Danny James3 July 2026
Runner training at a steady aerobic pace on a city bridge at sunrise

Few training ideas have exploded quite like Zone 2. Scroll through fitness content, listen to almost any longevity podcast, or follow endurance coaches online and you'll hear the same instruction on repeat: spend more time in Zone 2. The promised rewards are impressive: better mitochondria, more fat burning, greater endurance, sharper metabolic health, even a longer life.

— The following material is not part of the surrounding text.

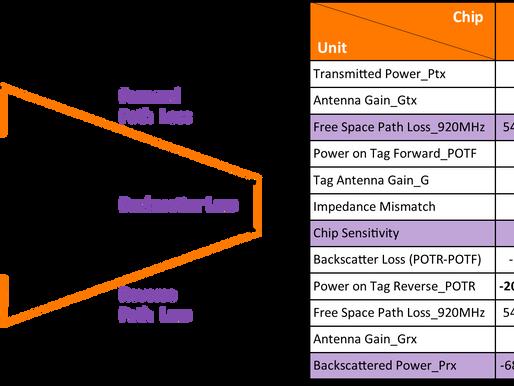 透過鏈路預算分析了解UHF RFID標籤讀取距離_Passive UHF (RAIN) RFID Tag Performance in Link Budget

It's a compelling story. But a recent narrative review in Sports Medicine1 pumps the brakes on some of the bigger claims. This is a balanced breakdown of what Zone 2 is, what the research supports, where it's been oversold, and how to apply it sensibly, without throwing the baby out with the bathwater.

What Is Zone 2, Really?

Here's the first problem: most people can't accurately say what Zone 2 is. Some think it's a fixed heart-rate band. Others treat it as a running pace. Plenty just trust whatever colour their watch shows. Physiologically, none of those define it.

Zone 2 is best defined as exercising just below your first lactate threshold (LT1). LT1 is the highest intensity at which your body still produces and clears lactate at roughly the same rate. Push beyond it and lactate starts to accumulate because production outpaces clearance. Worth saying clearly: lactate isn't the enemy. Your muscles make it constantly, even at rest, and it's a genuinely useful fuel. LT1 simply marks the tipping point.

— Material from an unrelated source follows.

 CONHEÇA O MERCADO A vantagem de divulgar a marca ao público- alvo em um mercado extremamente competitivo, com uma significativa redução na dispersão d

In plain terms, Zone 2 is the highest sustainable aerobic intensity: hard enough to create a meaningful aerobic stimulus, easy enough that the metabolic cost stays low and you recover quickly. It's the sweet spot of productive-but-easy aerobic work.

Why Zone 2 Is Harder to Pin Down Than You Think

This all sounds tidy until you try to prescribe it. One of the review's most useful points is that Zone 2 is genuinely difficult to define with a single number, because LT1 is highly individual. The authors present three people whose LT1 landed at just 23%, 45%, and 57% of their peak power output1, more than a twofold difference in workload between individuals.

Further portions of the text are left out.